Esquisito

Taccardi: di tramonti commoventi con Malvasia a Muggia

«Solo malvasia, è il mio credo: o per il momento almeno è così! Poco e bene, cercando sempre di migliorare. L’attenzione è totale: dalla prima potatura, dalla gemma che decido di lasciare, al calice di vino da degustare, fino all’ultima etichetta.» E’ questo lo schietto biglietto da visita di Sabino Taccardi, incontrato in località Punta Sottile, Muggia.

Colpo di fulmine: «ero in Toscana, in una cantina a degustare dei prodotti straordinari con amici. Mi sono detto, ironicamente – però, non deve essere male fare del vino! Il giorno dopo mi imbatto in un articolo della serie vendesi terreno agricolo vaste proporzioni proprio nella mia Muggia. Tienilo fermo! Una telefonata all’immobiliare a cui segue rapido sopralluogo: una vecchia vigna di oltre ottant’anni, con una terra nobile, che a suo tempo produceva vini della Borgogna. Le barbatelle dalla Francia, gli anni ‘40, poi la guerra, poi più niente, poi in attesa… probabilmente di me! Ho salvato il salvabile, il resto l’ho piantato ex novo e questa passione oggi può contare una produzione di circa tremilacinquecento bottiglie. Di malvasia, naturalmente!»

Dove, come, quando, perchè: «potete degustarla qui» apre le braccia e si guarda intorno Sabino, indicando una visuale privilegiata sul golfo di Trieste. Già, perchè al momento qui significa solo ed esclusivamente qui, ovvero al Bagno Gabriele di Punta Sottile, da Muggia andando verso il confine in una torre d’avorio balneare con tramonti da lasciare senza parole. Pace, un silenzio irreale, mare, genuinità, famiglia: Sabino ed i suoi custodiscono quest’oasi per i loro ospiti da quasi trent’anni. Ed ecco che la malvasia compare come una ciliegina sulla torta. Che cosa voler di più dalla vita?

«La malvasia non ha un “suo” piatto ma si adatta a tutto o quasi proprio per il suo carattere popolare, rupestre, franco» intercala il vignaiolo. «Un vino snobbato per anni, quasi dimenticato, e che ora grazie all’impegno di tanti vignaioli si sta prendendo delle belle rivincite! Un vitigno rinato, insomma, con tutte le caratteristiche dei gusti unici. Andiamo d’accordo anche per questo» sorride il nostro. «E poi mi trovate qui fino alla Barcolana, quindi ci rivediamo a primavera, devo dedicarmi alla cantina» con quel modo di fare di altri tempi, riservato, schivo, distaccato, non per questo meno appassionato. «Anzi no, prima faccio un salto in Umbria: sono patito di Enduro, oltre che di vini, s’intende! E poi io ho già vendemmiato, perchè le mie vigne sono baciate dal sole tutto l’anno ed io a fine agosto ho già praticamente finito, come chi spumantizza.»

L’ho voluto per me!: due assaggi. Il coerente 2021 e il più evoluto e rotondo 2020. Fatti da Taccardi innanzitutto per lui, come ci tiene a sottolineare. Avulso da qualsiasi forma di piacioneria, perchè com’egli afferma bisogna essere in primis il critico di sé stessi. 
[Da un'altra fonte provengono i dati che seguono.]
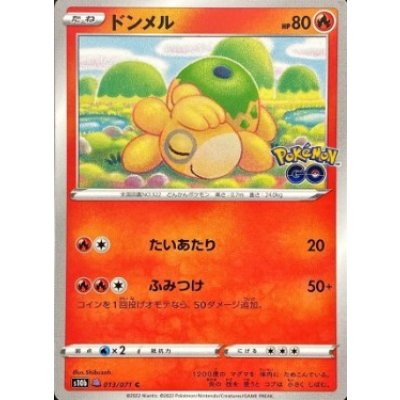 画像1: 【S10b】ドンメル（メタモン）【-】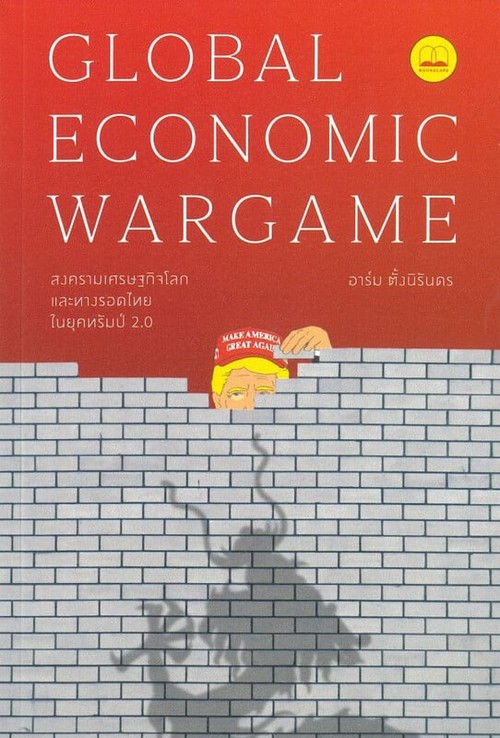GLOBAL ECONOMIC WARGAME สงครามเศรษฐกิจโลก และทางรอดไทยในยุคทรัมป์ 2.0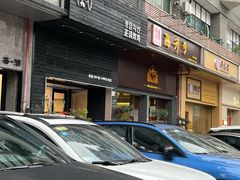 -正谈炸鸡(深圳首店)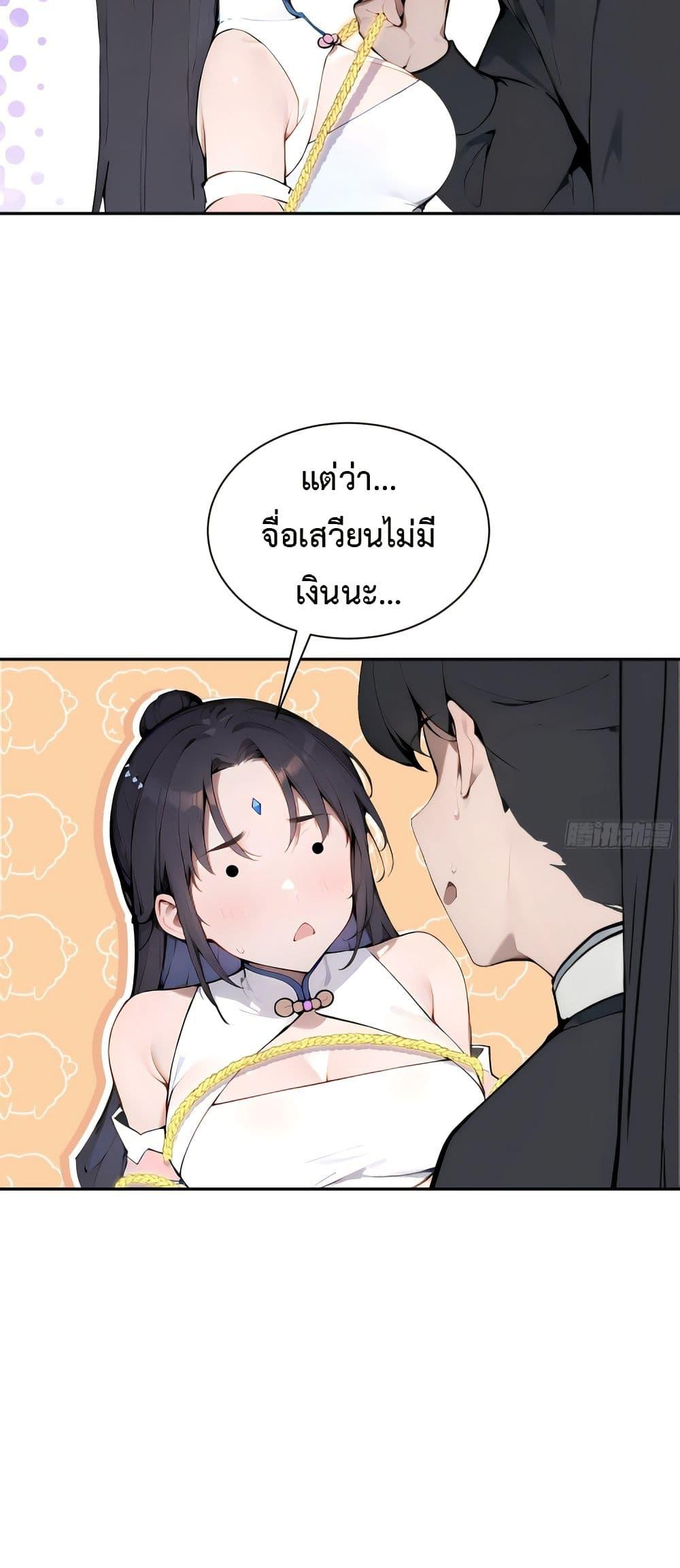 Manga-lc-com อ่านมังงะ อ่านการ์ตูน ออนไลน์ ฟรี Hundred Wives Book The saints all call me husband ตอนที่ 1 2 3 4 5 6 7 8 9 10 11 12 13 14 ฟรี ไม่มีโฆษณา Manga-lc - อ่าน มังงะ อ่าน การ์ตูน ออนไลน์ อ่านมังงะ ฟรี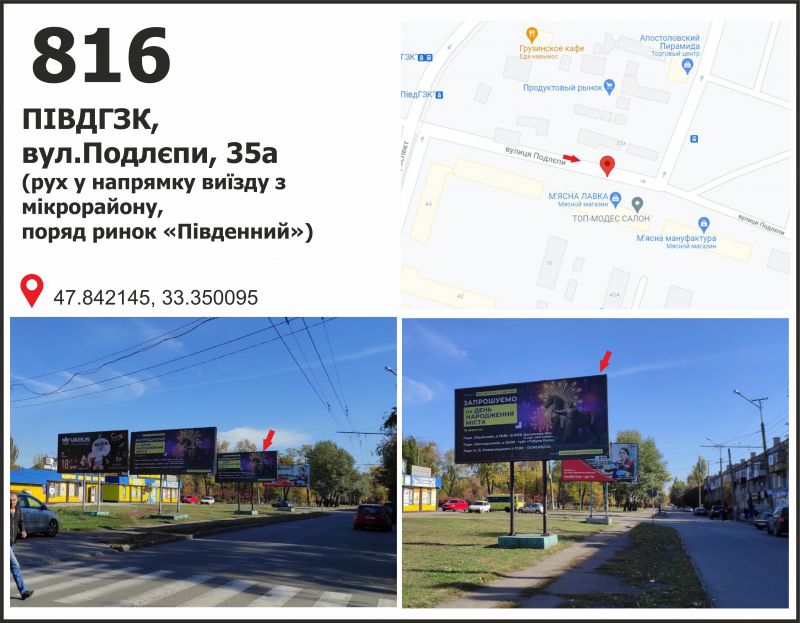 Білборд/Щит, Кривий Ріг, вул. Подлєпи, 35, ПівдГЗК, ринок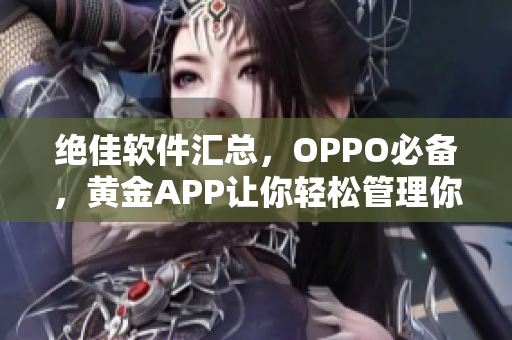 绝佳软件汇总，OPPO必备，黄金APP让你轻松管理你的手机应用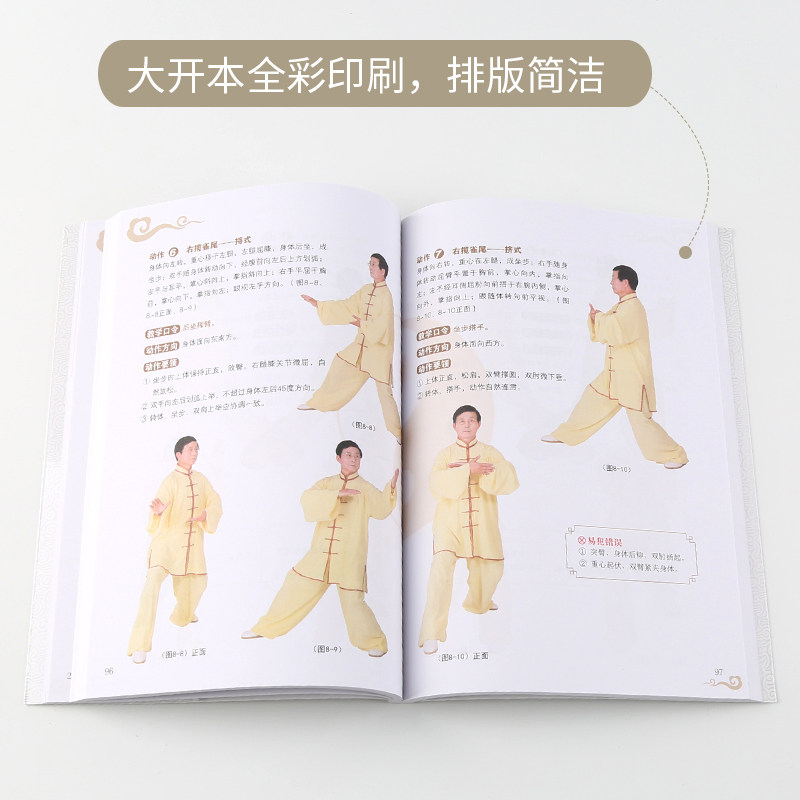 二十四式太极拳（视频失效介者慎拍）学太极零基础24式书籍自学入门太极拳标准套路演示图谱教材教程体育武术武功运动健身拳法书籍,淘宝优惠券,粉丝福利购,淘宝优惠卷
Filosovino, istinto ed ascolto: «lascio otto gemme sulla pianta: imperativo, non sfruttare! La pianta deve darti quello che può. Funziona come per tutte le cose della vita. Mi definisco una piccola talpa che scava mai stufa di imparare, con un appetito di sapere infinito. Da tutti possiamo apprendere, ognuno può essere maestro ed allievo; ma la mia fonte preferita rimane senza dubbio la saggezza popolare. Anima, cuore, sudore, fatica: quando penso al vino, penso a qualche cosa che si evolve e immediatamente concludo che se si evolve lui… allora possiamo evolverci anche noi. Prosit!»